Externally modifiable user attributes
A limited set of operational attributes can be directly manipulated (for example, through LDAP add or modify operations) to manage certain aspects of a user’s password policy state.
They include:
ds-pwp-password-policy-dn
-
The distinguished name (DN) of the password policy that governs the user.
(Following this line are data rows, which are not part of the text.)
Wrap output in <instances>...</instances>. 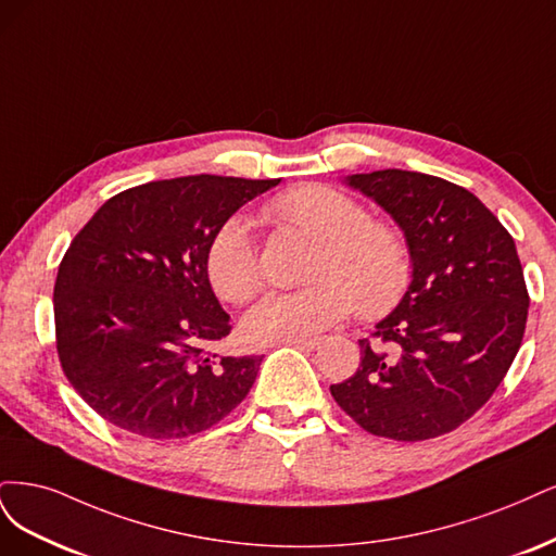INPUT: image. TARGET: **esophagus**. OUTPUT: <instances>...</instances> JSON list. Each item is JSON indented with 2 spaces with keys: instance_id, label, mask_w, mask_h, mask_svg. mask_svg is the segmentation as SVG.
Wrapping results in <instances>:
<instances>
[{
  "instance_id": "34e87169",
  "label": "esophagus",
  "mask_w": 556,
  "mask_h": 556,
  "mask_svg": "<svg viewBox=\"0 0 556 556\" xmlns=\"http://www.w3.org/2000/svg\"><path fill=\"white\" fill-rule=\"evenodd\" d=\"M289 346H295V349H302V351H314V349H318L320 346V339H289V342H286Z\"/></svg>"
}]
</instances>
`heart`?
<instances>
[{
    "label": "heart",
    "instance_id": "1",
    "mask_svg": "<svg viewBox=\"0 0 556 556\" xmlns=\"http://www.w3.org/2000/svg\"><path fill=\"white\" fill-rule=\"evenodd\" d=\"M265 217L316 240L298 291L267 293L242 320L249 342L307 339L346 318L357 304L365 318L397 307L410 281V254L400 228L367 217L351 195L326 185H300L279 193ZM205 277L222 300L242 304L261 289V267L247 222L226 219L205 247Z\"/></svg>",
    "mask_w": 556,
    "mask_h": 556
}]
</instances>
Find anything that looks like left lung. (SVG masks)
Instances as JSON below:
<instances>
[{
  "label": "left lung",
  "mask_w": 556,
  "mask_h": 556,
  "mask_svg": "<svg viewBox=\"0 0 556 556\" xmlns=\"http://www.w3.org/2000/svg\"><path fill=\"white\" fill-rule=\"evenodd\" d=\"M344 182L404 230L414 273L332 397L374 437L453 432L492 397L522 344L529 293L515 242L471 191L441 177L388 168Z\"/></svg>",
  "instance_id": "8db88e82"
}]
</instances>
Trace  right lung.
<instances>
[{"instance_id":"right-lung-1","label":"right lung","mask_w":556,"mask_h":556,"mask_svg":"<svg viewBox=\"0 0 556 556\" xmlns=\"http://www.w3.org/2000/svg\"><path fill=\"white\" fill-rule=\"evenodd\" d=\"M279 180L187 175L105 201L66 249L55 281L58 355L97 414L146 439H185L252 390L261 355L217 357L230 332L205 277L226 219Z\"/></svg>"}]
</instances>
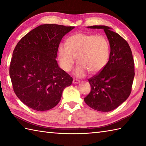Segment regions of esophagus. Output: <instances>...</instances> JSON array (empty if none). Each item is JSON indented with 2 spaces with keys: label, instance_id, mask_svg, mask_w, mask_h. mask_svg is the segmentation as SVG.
Here are the masks:
<instances>
[{
  "label": "esophagus",
  "instance_id": "obj_1",
  "mask_svg": "<svg viewBox=\"0 0 146 146\" xmlns=\"http://www.w3.org/2000/svg\"><path fill=\"white\" fill-rule=\"evenodd\" d=\"M80 82V80H76V79H73V84H77V83H79Z\"/></svg>",
  "mask_w": 146,
  "mask_h": 146
}]
</instances>
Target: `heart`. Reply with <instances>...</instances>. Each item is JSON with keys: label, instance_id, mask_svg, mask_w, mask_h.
<instances>
[{"label": "heart", "instance_id": "heart-1", "mask_svg": "<svg viewBox=\"0 0 146 146\" xmlns=\"http://www.w3.org/2000/svg\"><path fill=\"white\" fill-rule=\"evenodd\" d=\"M109 53V44L104 36L76 33L68 39L67 44L63 43L60 46L58 58L61 67L66 71L72 69L77 58L78 63L75 75L82 78L88 71L96 73L103 70L108 63Z\"/></svg>", "mask_w": 146, "mask_h": 146}]
</instances>
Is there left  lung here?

If this is not present in the user’s entry (as either a real or virtual attribute), then the user is subject to the server’s default password policy.
ds-pwp-account-disabled
-
Indicates whether a user’s account should be administratively disabled. If this attribute is present with a value of true, then the account is disabled. If this attribute is present with a value of false, or if the attribute is absent, then the account is enabled.
ds-pwp-account-activation-time
-
Specifies the time at which a user’s account becomes active. Attempts to authenticate as the user (or use the account as an alternate authorization identity) fails before this time.
ds-pwp-account-expiration-time
-
Specifies the time at which a user’s account will expire. Attempts to authenticate as the user (or use the account as an alternate authorization identity) fails after this time.
ds-auth-totp-shared-secret
-
A shared secret that can be used to generate time-based one-time passwords in conjunction with the UNBOUNDID-TOTP SASL mechanism. Although this attribute can be manually updated, we recommend using the generate Time-based One-time Password (TOTP) shared secret extended operation for generating a shared secret and storing it in the user’s entry.
ds-auth-preferred-otp-delivery-mechanism
-
The public identifier of a YubiKey device that can be used to generate one-time passwords for use in conjunction with the UNBOUNDID-YUBIKEY-OTP SASL mechanism. Although this attribute can be manually updated, we recommend using the registered YubiKey OTP device extended operation.